Ноги я стерла в кровь. Сев отдыхать во время очередного привала, я скинула свои полуботинки и рассматривала свои распухшие покрасневшие грязные пальцы. На некоторых были волдыри.
Костя подсел ко мне, осмотрел мои ноги, покачал головой, но ничего не сказал. Зато пошел помедленнее.
Потом мы вышли на просеку, сильно заросшую травой. Я скинула ботинки, перекинула их через плечо, связав шнурками, и пошла босиком. Стало значительно легче.
День был солнечный и жаркий, над нами то и дело кружили слепни размером с шершня, норовили прокусить ткань одежды.

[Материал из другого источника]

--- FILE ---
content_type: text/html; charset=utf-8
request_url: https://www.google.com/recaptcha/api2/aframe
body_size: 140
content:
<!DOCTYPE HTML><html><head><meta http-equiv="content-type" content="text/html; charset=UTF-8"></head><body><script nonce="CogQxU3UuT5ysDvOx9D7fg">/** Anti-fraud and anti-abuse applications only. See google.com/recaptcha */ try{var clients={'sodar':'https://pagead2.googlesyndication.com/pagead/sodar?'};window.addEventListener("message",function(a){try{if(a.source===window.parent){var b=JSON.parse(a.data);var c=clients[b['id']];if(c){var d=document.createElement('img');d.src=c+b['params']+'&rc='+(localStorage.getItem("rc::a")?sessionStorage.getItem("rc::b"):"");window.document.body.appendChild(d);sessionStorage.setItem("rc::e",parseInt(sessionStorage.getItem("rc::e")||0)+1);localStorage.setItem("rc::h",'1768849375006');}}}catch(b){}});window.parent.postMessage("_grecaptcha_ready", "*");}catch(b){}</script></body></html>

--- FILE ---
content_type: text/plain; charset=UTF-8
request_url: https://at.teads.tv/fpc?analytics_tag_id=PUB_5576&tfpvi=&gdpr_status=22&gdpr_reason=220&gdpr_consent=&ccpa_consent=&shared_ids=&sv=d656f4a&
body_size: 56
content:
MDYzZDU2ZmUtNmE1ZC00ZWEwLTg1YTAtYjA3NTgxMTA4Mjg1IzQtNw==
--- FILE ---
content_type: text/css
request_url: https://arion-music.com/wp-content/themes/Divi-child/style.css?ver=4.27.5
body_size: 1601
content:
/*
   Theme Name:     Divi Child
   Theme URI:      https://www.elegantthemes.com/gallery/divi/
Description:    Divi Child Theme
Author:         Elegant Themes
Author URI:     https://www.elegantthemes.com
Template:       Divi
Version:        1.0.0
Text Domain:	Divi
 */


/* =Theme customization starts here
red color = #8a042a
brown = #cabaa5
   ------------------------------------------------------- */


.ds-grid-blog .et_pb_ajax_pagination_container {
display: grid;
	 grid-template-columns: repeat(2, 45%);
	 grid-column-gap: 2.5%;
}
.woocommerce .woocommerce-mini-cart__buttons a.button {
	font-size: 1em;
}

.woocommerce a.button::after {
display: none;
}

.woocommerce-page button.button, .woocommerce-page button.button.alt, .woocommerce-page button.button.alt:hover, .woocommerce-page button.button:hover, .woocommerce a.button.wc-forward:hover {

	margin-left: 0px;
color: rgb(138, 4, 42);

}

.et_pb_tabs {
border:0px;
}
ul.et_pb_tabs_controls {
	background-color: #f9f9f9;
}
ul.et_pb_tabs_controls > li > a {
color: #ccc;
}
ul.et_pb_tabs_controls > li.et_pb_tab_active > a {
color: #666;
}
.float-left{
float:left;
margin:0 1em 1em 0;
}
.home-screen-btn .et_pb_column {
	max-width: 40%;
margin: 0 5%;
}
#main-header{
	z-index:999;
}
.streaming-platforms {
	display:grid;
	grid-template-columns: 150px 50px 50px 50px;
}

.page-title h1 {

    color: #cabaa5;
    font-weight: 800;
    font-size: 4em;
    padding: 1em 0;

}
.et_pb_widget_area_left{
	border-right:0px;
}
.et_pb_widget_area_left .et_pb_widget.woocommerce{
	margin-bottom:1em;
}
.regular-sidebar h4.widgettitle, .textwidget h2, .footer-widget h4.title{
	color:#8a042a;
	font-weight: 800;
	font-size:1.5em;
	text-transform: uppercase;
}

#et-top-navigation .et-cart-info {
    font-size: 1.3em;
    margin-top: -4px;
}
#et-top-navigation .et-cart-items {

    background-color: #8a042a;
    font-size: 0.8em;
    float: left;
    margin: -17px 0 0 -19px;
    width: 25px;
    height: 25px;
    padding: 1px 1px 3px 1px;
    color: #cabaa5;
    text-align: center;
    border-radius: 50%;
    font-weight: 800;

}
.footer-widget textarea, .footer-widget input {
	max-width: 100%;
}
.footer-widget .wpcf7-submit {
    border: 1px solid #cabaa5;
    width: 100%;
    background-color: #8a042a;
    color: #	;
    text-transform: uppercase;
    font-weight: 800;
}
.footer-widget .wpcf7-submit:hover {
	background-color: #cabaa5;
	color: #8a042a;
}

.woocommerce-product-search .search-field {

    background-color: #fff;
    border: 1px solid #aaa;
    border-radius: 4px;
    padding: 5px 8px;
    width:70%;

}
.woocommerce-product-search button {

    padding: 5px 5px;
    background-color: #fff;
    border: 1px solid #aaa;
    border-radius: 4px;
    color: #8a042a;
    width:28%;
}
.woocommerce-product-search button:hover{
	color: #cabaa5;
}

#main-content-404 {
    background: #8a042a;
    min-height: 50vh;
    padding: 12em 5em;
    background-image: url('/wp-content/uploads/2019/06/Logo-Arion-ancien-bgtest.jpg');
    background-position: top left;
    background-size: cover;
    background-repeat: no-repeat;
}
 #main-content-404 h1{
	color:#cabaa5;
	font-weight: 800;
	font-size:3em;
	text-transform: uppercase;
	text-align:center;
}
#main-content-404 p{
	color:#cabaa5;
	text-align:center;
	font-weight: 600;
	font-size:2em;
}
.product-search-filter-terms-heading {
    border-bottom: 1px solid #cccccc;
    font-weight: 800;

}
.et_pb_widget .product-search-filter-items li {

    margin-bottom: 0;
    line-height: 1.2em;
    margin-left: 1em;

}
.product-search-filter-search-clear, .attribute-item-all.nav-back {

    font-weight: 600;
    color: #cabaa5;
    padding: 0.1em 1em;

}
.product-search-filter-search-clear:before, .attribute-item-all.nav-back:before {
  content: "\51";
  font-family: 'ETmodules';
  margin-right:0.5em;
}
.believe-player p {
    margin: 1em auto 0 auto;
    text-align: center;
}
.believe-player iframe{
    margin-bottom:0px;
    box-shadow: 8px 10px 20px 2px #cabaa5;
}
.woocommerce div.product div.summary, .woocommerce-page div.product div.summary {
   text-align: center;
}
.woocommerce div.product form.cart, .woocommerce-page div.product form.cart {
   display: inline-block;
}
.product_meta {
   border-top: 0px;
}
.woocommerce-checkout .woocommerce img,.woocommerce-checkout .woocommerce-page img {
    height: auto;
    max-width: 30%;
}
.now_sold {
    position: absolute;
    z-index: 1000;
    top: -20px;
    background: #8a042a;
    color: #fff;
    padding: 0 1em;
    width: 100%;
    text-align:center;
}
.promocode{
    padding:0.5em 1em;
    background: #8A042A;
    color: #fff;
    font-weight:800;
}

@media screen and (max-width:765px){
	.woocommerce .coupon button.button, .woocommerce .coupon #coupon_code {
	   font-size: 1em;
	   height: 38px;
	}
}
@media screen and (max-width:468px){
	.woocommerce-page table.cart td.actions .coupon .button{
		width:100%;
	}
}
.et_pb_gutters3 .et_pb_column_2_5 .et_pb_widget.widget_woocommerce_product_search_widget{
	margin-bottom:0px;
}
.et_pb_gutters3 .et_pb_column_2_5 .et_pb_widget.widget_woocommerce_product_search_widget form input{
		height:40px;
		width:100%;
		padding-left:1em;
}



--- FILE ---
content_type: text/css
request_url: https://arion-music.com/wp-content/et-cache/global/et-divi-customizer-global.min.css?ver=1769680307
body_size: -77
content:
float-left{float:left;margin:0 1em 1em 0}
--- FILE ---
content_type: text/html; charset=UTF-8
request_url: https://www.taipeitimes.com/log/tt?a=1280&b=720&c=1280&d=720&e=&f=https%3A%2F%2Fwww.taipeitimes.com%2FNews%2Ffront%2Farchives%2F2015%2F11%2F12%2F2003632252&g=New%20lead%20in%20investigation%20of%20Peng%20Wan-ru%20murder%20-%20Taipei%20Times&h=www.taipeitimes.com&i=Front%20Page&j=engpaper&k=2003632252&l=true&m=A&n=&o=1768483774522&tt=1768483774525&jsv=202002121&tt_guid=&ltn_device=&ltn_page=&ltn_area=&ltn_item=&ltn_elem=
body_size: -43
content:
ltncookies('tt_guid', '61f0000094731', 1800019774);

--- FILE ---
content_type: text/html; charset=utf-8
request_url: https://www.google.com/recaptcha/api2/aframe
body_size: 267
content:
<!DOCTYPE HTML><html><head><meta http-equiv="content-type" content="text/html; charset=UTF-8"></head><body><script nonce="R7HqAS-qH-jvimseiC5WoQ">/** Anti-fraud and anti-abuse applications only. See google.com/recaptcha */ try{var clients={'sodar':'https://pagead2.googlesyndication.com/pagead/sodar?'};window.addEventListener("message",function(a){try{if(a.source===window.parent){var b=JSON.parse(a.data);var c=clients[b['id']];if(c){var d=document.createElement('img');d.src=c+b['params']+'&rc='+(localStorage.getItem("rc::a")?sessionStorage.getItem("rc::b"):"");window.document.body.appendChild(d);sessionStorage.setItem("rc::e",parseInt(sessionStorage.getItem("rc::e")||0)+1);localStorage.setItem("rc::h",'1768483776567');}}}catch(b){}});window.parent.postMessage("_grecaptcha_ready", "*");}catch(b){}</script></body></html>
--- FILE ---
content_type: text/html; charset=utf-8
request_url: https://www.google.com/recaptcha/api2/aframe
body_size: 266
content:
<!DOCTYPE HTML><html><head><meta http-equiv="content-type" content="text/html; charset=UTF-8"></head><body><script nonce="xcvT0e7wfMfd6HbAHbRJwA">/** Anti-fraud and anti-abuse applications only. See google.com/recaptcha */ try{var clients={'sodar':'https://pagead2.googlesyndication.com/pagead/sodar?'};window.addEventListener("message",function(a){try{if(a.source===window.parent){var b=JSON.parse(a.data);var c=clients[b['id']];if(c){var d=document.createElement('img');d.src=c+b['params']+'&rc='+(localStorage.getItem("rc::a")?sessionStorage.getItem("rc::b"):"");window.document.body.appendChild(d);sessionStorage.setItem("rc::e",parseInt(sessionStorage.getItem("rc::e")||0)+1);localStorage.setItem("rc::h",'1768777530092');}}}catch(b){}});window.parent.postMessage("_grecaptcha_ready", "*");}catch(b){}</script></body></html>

Костик меня удивил. Когда мы сделали очередной привал, чтобы дать отдых ногам, он выудил из недр своего рюкзака последнюю банку тушенки.
– Вот он, черный-пречерный день! – заявил он, орудуя ножом.
Он вскрыл банку, как всегда, оставляя рваные зазубрины, отогнул крышечку, искрошил и перемешал острием ножа содержимое и отдал мне.